It is not down in any map; true places never are. ~Herman Melville

26 January 2010

snail mail

A couple of weeks ago, I received a hand-written letter from my 96-year old grandfather in Taiwan. His handwriting was shaky, as is my Chinese reading comprehension, but I was able to make out that the Christmas card I sent was one of the first he received this year, and that he went into some detail about his foot infection. At the end of the letter, he wrote "Now I really hope that you..." I couldn't make out what it was that he'd hoped that I'd do, but I knew it was important because he emphasized it with red lines. I scanned the letter and emailed it to my brother for a better translation. My brother confirmed the parts about the foot infection. My brother also explained that my grandfather's hope was that I would have babies; not entirely surprising given his previous advice.

I thought about writing back. My Chinese writing skills are virtually non-existent, and the words I could manage without a script -- "happy birthday," "happy new year" -- did not fit the occasion. I thought about writing back in English. I thought about copying Psalms from my Chinese Bible just to have something to send in reply. I felt frustrated that I could not communicate with my grandfather, who I know to be smart and opinionated and to have lived through some very interesting times. I felt embarrassed that I had so willingly and carelessly permitted the atrophy of my first language. For all that I thought to do, I couldn't decide, and so I did nothing.

Sunday morning, I received an email from my brother. Grandfather had passed away. I went to condole with my parents; I showed them Grandfather's letter. They poured over the words, caressed the page indented by Grandfather's handwriting.

I wish I could properly eulogize him, but I leave that to people who knew him better. I'm sure there's so much more to him than I could even imagine, but for now, it is enough to know that he received my Christmas card, that he had a foot infection, that he wished for me a family of my own.

Thank you for the letter, Grandfather; rest in peace.

06 January 2010

going native

Someone recently used the phrase "go native" to describe the plot of the movie Avatar.

"Going native" is a phrase most commonly used to describe the following situation: a white person goes to a "primitive" location to scout out the "natives" and, rather than dutifully report back or disabuse the locals of their barbaric ways, the scout joins them - he learns their language, he adopts their practices, he discovers wisdom in their ways, he comes to love and live with them as one of their own.

I cannot adequately articulate my long-standing contempt for this phrase. I've always found it judgmental and presumptuous. It invariably implies inferiority of the "native" culture, so much so that the outsider's decision to join the native culture is equated with loss of sanity and abandonment of sense.

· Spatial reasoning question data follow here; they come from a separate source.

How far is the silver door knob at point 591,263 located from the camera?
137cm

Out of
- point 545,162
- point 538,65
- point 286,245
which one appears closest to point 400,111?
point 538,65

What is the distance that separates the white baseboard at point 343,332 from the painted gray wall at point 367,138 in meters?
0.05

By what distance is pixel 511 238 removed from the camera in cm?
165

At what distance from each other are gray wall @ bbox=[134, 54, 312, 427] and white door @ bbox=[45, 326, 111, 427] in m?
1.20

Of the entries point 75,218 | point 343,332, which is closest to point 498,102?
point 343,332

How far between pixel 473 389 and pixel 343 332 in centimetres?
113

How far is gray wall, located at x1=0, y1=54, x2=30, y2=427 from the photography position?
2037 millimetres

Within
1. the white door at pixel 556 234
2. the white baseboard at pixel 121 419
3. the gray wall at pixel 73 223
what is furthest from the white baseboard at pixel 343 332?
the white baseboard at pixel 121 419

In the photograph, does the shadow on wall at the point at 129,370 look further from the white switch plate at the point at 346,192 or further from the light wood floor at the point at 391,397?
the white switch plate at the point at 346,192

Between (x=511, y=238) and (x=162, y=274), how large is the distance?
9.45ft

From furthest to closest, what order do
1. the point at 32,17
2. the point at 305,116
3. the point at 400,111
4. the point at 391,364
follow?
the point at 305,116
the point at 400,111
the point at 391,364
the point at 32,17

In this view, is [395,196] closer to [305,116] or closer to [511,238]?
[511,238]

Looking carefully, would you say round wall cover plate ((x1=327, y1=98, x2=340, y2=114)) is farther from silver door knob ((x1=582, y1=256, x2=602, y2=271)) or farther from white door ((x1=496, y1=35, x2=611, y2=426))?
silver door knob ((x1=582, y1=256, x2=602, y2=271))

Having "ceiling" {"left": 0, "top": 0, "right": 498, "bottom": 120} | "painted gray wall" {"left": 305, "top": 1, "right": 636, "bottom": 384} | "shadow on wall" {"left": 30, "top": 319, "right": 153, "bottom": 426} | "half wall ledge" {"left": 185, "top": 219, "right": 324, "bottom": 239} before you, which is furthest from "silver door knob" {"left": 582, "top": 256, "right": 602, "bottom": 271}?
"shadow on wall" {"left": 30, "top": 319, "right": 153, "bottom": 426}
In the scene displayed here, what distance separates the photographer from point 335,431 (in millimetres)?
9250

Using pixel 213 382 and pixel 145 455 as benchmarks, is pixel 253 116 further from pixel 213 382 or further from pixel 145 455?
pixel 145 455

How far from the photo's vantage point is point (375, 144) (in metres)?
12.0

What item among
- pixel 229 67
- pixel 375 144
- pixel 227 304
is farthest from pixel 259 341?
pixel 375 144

The phrase is never used to describe the process by which immigrants adapt to a dominant culture. For example, if a Chinese immigrant moves to California, learns to speak English, abides by laws and societal norms and calls herself American, nobody would describe this experience as "going native," even if she adopts questionable norms such as living beyond her means or being excessively promiscuous. Rather, this would be characterized - nay, lauded - as assimilation. "Going native" is reserved for adaptation to cultures deemed inferior, underdeveloped, contemptible. Use "going native" near me and I'm likely to go ape-$@%# on you.

Then I went to Urbana 09, where the central theme was the idea that God, through Jesus Christ, "dwelt among us." That though he was God, he joined the human race, lived as the first-born of an unwed mother, as a refugee from a family of little means. He went through infancy dependent on the care of others, experienced puberty and young adulthood. He learned to read and write, he submitted to his parents, he worked. He talked our talk and walked our walk. Even as a man, he did not pull rank. Instead, he broke bread with tax collectors and prostitutes, reached out to Samaritans, touched and engaged with lepers. All that he did he could have done from a distance, but he chose not to.

This incarnation -- the very highest into the very lowest -- boggles my mind. And I would happily relegate it to an impossible standard but for friends and others who have followed Jesus' footsteps into some of direst regions of human need in the world. Rather than live in gated compounds, they make their homes in the slums, learning from and embracing cultures and lifestyles dismissed or forgotten by others. They don't see inferiority or superiority, only children of God equally loved by Him no matter what circumstances might suggest.

Call that what you will - love, assimilation, even the phrase that gets under my skin. A rose by any other name would smell as sweet.